Both Pritulenko and Masciaga also received £300 Robert Turnbull Piano Foundation prizes.
This year’s judges were: Rupert Christiansen (music critic and writer, and Director, Robert Turnbull Piano Foundation), Mark Eynon (director, Newbury Spring Festival), Mikhail Kazakevich (Russian pianist and Professor of Piano, Trinity Laban Conservatoire of Music & Dance), Lucy Parham, (British concert pianist and Professor of Piano at Guildhall School of Music and Drama), Elena Vorotko (artistic director, The Keyboard Charitable Trust) and David Whelton (artistic director of Klosters Festival, Switzerland and former managing director of Philharmonia Orchestra.)
Nikita Burzanitsa was born into a family of musicians in Donetsk, Ukraine, and began playing the piano at the age of seven under Professor Nataliya Chesnokova. In 2008, he enrolled at the Special Music School for Gifted Children in Donetsk. He later graduated from secondary school in Toretsk, Ukraine, receiving the gold medal ‘For High Academic Success’ in 2015. That same year, he was awarded a full scholarship to study at Wells Cathedral School in Somerset, UK, under John Byrne.
His musical education continued with a full scholarship to Donetsk State Conservatory in 2017, and later at the Royal College of Music in London, where he currently studies with Professor Dmitri Alexeev. Nikita has also held multiple prestigious scholarships and awards, including the Milstein Medal Award, the Associated Board of the Royal Schools of Music Overseas Postgraduate Scholarship, the Piano Charitable Trust Scholarship, and the Drake Calleja Trust Scholarship.
In 2023, he was awarded a full scholarship to continue his studies on the Artist Diploma programme at the Royal College of Music.
Throughout his training, Burzanitsa has participated in international festivals and competitions, performing widely across Europe and Central Asia. He has given solo recitals in Ukraine, Russia, Poland, Kazakhstan, France, Belgium, Italy, and the UK, and has performed as a soloist with orchestras under notable conductors including Nikolay Dyadura, Vladimir Sirenko, Natalia Ponomarchuk, and Roman Moiseev.

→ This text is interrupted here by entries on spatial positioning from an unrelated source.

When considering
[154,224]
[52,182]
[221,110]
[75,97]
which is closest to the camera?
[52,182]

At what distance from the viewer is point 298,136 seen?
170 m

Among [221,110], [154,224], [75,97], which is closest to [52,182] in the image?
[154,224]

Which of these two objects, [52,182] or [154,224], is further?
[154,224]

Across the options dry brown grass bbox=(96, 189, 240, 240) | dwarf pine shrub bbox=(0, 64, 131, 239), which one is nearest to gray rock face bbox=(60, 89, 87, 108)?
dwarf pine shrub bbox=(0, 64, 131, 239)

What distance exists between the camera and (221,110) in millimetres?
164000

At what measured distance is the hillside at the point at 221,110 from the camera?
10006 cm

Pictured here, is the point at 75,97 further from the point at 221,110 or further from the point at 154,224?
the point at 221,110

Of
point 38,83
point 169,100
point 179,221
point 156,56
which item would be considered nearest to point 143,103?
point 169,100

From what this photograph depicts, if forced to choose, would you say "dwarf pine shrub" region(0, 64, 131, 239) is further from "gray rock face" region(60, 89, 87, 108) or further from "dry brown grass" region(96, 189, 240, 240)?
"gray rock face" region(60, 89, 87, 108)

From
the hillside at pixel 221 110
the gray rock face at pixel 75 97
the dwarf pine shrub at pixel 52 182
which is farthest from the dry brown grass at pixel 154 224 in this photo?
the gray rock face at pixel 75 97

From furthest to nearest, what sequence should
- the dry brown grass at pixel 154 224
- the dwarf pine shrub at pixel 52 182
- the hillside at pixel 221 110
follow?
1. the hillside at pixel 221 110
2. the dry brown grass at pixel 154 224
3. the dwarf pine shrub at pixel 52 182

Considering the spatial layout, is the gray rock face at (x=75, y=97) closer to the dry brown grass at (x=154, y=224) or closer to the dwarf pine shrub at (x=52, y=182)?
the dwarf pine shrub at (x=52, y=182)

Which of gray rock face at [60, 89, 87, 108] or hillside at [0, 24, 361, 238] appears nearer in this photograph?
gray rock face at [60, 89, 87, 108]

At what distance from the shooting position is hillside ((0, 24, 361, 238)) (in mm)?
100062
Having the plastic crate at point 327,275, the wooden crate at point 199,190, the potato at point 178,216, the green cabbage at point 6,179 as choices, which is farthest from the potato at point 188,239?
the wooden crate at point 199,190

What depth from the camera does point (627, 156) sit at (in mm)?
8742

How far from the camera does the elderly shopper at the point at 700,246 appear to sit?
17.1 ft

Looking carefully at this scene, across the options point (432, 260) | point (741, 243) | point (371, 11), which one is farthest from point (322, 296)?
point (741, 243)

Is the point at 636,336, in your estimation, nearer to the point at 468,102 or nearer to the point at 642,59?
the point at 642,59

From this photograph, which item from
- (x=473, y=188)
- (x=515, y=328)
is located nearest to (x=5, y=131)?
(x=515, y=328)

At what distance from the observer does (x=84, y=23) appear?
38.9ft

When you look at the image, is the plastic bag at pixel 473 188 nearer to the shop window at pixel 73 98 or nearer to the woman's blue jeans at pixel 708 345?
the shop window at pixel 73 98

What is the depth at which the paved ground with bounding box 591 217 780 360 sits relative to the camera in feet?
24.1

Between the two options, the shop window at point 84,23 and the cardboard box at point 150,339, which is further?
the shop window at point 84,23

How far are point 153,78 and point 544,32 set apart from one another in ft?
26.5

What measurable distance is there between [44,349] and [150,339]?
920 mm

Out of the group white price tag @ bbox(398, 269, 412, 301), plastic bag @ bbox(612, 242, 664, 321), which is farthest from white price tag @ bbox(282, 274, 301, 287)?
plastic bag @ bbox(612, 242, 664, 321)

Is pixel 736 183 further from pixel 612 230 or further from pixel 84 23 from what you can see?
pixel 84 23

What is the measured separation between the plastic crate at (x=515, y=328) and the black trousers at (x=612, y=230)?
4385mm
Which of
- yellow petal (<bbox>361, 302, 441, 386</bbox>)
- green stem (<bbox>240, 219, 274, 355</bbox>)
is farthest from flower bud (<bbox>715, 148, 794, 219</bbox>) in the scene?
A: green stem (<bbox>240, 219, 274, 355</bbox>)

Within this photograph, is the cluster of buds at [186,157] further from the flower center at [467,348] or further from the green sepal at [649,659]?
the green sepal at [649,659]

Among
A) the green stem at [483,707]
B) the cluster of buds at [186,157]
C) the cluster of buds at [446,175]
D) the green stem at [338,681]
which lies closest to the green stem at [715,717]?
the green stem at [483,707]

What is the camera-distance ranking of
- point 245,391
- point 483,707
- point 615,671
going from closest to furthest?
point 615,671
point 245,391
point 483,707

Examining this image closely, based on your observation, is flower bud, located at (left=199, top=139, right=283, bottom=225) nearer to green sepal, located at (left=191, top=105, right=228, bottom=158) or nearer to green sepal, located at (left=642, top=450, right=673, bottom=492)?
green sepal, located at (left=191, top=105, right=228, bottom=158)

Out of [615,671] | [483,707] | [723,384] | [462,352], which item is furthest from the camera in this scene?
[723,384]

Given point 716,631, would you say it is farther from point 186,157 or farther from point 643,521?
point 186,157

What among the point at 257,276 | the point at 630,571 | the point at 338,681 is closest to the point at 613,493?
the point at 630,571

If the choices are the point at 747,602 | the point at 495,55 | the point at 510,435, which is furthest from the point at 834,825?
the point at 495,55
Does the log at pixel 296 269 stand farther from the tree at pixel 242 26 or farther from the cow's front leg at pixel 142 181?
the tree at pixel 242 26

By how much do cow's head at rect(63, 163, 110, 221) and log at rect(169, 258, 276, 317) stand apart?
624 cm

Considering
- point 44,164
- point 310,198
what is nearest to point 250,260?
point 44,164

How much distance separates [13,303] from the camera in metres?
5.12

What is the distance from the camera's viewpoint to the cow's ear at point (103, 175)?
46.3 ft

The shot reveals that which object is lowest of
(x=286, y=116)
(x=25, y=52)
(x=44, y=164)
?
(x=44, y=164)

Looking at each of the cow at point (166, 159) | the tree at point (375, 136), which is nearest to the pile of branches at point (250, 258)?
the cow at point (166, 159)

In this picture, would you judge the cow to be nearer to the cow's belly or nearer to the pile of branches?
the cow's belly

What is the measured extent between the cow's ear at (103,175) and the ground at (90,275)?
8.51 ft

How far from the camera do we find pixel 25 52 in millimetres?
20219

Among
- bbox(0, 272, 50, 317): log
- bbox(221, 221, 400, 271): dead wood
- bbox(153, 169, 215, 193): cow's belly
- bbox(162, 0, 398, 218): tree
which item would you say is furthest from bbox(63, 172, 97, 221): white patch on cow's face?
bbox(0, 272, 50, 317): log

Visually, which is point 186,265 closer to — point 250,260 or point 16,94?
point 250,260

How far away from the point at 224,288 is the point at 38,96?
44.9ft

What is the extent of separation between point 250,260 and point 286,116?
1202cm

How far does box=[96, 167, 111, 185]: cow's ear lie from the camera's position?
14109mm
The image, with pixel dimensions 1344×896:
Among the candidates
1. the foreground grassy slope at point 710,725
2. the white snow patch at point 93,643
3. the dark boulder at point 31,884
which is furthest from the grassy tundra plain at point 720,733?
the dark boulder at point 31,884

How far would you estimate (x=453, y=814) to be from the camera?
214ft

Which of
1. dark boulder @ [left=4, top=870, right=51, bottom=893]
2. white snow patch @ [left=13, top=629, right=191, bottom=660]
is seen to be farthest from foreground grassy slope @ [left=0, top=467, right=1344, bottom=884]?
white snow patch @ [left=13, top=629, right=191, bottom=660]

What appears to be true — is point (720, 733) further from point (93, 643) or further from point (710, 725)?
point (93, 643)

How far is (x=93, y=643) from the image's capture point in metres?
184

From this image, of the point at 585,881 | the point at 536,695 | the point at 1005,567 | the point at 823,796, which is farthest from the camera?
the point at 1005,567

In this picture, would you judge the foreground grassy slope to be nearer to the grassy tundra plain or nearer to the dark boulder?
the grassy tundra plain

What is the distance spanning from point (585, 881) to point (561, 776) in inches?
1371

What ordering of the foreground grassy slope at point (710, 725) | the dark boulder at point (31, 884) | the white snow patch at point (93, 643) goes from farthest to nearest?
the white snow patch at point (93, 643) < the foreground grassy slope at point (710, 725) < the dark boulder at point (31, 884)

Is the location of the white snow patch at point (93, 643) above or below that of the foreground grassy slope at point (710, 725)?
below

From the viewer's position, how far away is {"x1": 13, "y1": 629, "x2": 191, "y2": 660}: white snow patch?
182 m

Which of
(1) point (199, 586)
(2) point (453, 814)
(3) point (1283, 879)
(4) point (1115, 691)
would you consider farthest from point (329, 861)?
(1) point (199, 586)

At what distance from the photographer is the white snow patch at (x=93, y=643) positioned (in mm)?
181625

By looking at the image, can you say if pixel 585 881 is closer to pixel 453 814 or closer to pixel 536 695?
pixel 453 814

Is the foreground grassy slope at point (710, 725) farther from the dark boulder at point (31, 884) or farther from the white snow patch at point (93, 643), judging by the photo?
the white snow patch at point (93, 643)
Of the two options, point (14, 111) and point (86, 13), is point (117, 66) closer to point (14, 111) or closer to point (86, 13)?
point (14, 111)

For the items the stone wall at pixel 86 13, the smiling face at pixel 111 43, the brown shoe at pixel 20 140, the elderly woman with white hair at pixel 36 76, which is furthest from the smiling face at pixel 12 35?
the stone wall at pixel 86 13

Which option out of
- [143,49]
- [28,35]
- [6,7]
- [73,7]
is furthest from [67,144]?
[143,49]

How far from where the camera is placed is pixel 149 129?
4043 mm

The Sheepdrove Piano Competition was established in 2009 by the Sheepdrove Trust and is open to pianists aged 26 and under from the UK’s leading music colleges. The competition offers a rare opportunity for young musicians to perform in a nurturing and inspiring rural environment. It forms a vital part of the Newbury Spring Festival’s commitment to supporting young artists.